- _PROBLEM DETAILS_:
Starting with the line that holds "16886 Mill Road - Photo 2", repeat each line through the last one below, exactly. Pictures stay out.

- _EXERCISE MATERIAL_:
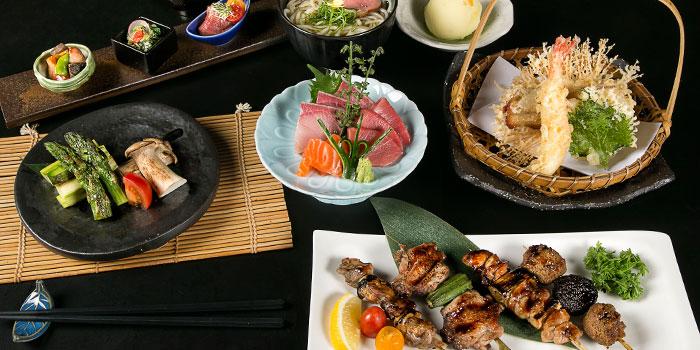 Sumiyaki Course from Yamazaki Japanese Restaurant in One Fullerton in Raffles Place, Singapore
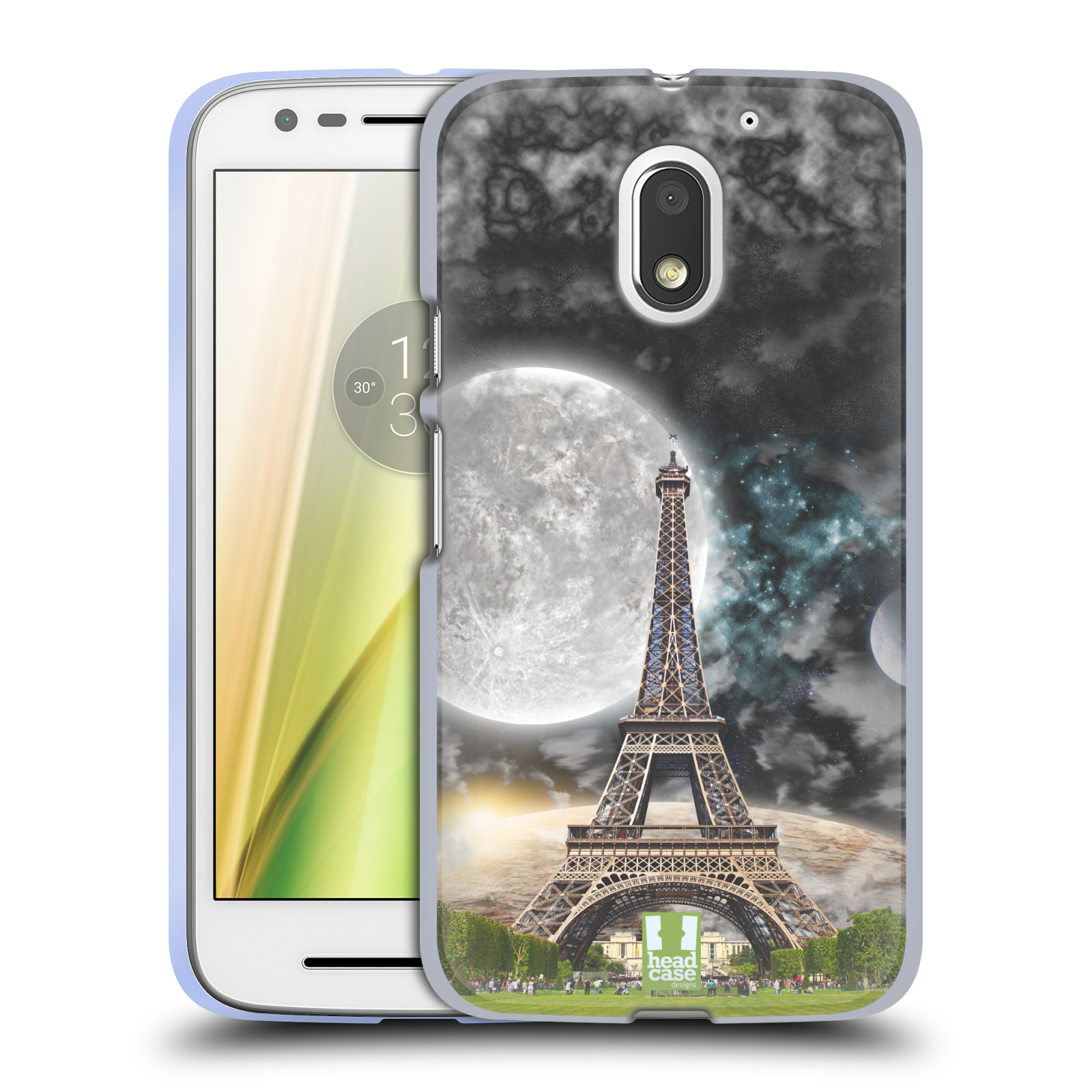 HEAD-CASE-PAYSAGES-SURREALISTES-ETUI-COQUE-EN-GEL-POUR-MOTOROLA-MOTO-E3-POWER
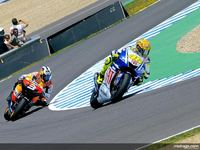 MotoGP'09: lo mejor y lo peor de la carrera de Jerez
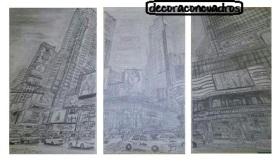 """Tríptico Nueva York: centro"". Dibujo a carboncillo sobre papel. 35x20cm aprox. 40€"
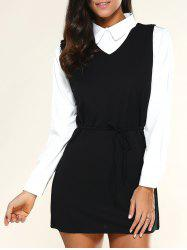 V Neck Drawstring Dress + Long Sleeve Shirt - BLACK
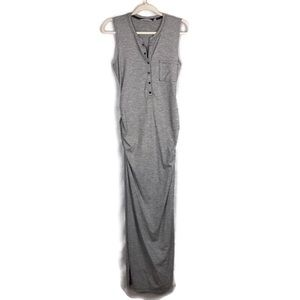ATHLETA gray & white striped maxi dress size S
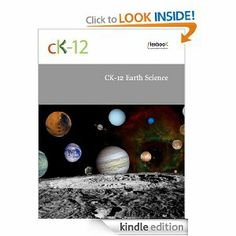 Amazon.com: CK-12 Earth Science Honors For Middle School eBook: CK-12 Foundation: Kindle Store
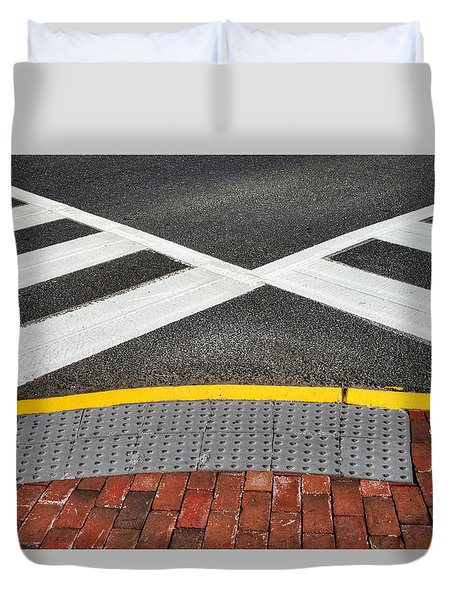 Duvet Cover featuring the photograph Double Crossed On The Street Corner by Gary Slawsky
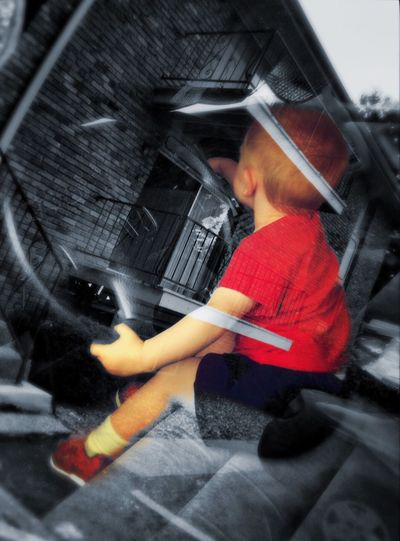 Joy ride Joy Ride Driving Fun Children Reflection Red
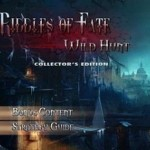 Riddles Of Fate: Wild Hunt CE (2013)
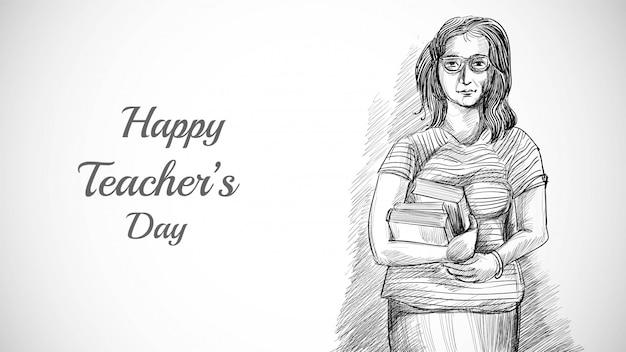 Ręcznie rysowane szkic artystyczny ładny nauczyciel z tłem dnia nauczyciela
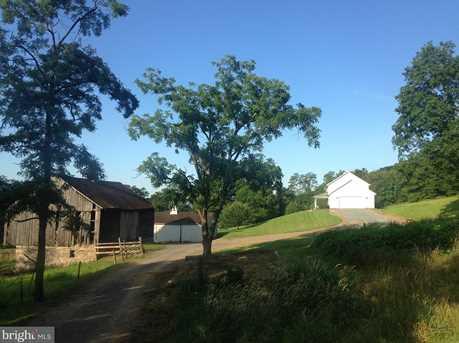 16886 Mill Road - Photo 2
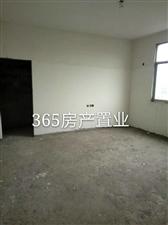 下水南4室2厅2卫63.8万元
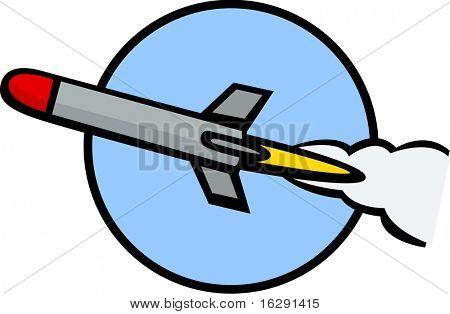 firing a rocket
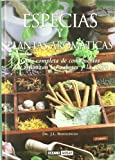 img - for Especias y Plantas Aromaticas (Ilustrados) (Spanish Edition) book / textbook / text book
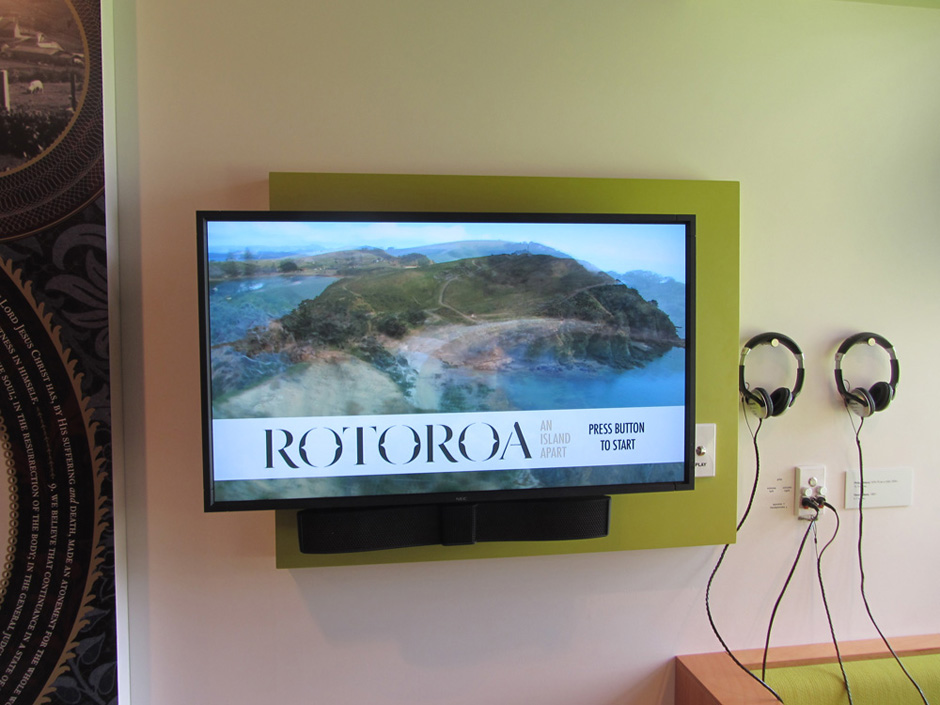 Rotoroa Island Exhibit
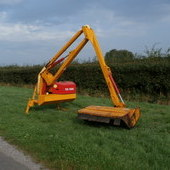 Twose TS586 Hedgecutter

- _RESPONSE TO THE TASK_:
 16886 Mill Road - Photo 2
 下水南4室2厅2卫63.8万元
 firing a rocket
 img - for Especias y Plantas Aromaticas (Ilustrados) (Spanish Edition) book / textbook / text book
 Rotoroa Island Exhibit
 Twose TS586 Hedgecutter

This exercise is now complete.